Dia de los Muertos: Celebrations, Remembrances, Culture

Dia de los Muertos happens to fall on my mother’s birthday (or vice versa). She passed away in 2011 but November 2d forevermore for me will be a day of the year when I pause to reflect, and this year —  with the chaos in New York (my hometown) after Hurricane Sandy, I am pausing and reflecting more deeply on how it is that cultural celebrations can frame issues that tend to be regularly or purposefully obscured in politics.
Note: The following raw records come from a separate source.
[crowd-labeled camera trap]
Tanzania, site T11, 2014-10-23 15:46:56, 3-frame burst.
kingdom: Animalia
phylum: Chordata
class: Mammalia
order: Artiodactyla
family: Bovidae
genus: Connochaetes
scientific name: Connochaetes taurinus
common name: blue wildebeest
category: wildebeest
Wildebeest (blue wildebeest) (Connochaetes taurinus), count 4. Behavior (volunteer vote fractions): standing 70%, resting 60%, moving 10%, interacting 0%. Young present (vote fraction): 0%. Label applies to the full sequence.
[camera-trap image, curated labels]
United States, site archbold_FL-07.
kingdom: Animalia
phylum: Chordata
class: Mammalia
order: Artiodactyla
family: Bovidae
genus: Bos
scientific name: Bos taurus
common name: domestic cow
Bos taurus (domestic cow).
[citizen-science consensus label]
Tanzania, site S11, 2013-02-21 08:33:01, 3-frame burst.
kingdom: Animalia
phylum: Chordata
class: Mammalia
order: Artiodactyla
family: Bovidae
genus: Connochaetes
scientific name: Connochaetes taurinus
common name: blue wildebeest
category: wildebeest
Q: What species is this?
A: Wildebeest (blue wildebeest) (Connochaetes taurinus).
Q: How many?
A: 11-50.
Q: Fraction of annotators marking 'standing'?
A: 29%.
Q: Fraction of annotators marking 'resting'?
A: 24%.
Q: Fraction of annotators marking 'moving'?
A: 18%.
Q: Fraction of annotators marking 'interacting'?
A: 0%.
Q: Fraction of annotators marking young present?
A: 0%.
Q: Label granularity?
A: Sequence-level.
In San Antonio, Guadalupe Cultural Arts Center is having a November 2d celebration from 6-9 p.m. that begins with a gathering at the Peace and Remembrance Mural at 402 Trinity Street for calavera face painting. At 6:30 p.m., “family and friends of victims of domestic violence are invited to speak about their loved ones and add the names of the deceased to the mural.” At 6:45 p.m.,  The San Anto Barrio Procession will begin and travel through the barrio with mobile altars and handmade luminarias—ending at the Guadalupe Gallery, 723 S. Brazos. Visit this link for more information.

In Oaxaca, Mexico, the celebrations have begun at this writing. Blogger Norma Hawthorne (a link to her excellent blog, Oaxaca Cultural Navigator, here) is a terrific source for what’s happening and where and by whom. If you are in Oaxaca, the Xoxocatlan cemetery (featured image) becomes a frenzy of crowds, candles, flowers, families picnicking, strolling musicians and local costumed revelers, Hawthorne writes. (Of my New York pals stranded elsewhere, the one who lives on Avenue C but is in Oaxaca seems to be in a good location right now.)

If you are in Santa Fe and want some local flavor and missed Sunday’s events at the International Folk Art Market, the confectioner shop that is Todos Santos (125 E. Palace Avenue, in Sena Plaza) has sugar skulls in abundance. And this time of year also makes me mindful of many artists whose work I used to follow more regularly: among them, Kathy Vargas, Maria Baca, santero Jose Benjamin Lopez, all of whose work I’d like to see gathered in front of me (imagination: take over), right about now, in time for the holiday that honors our lost with home altars thronged by garlands of marigolds. (Or a sugar skull by artist Rick Phelps?)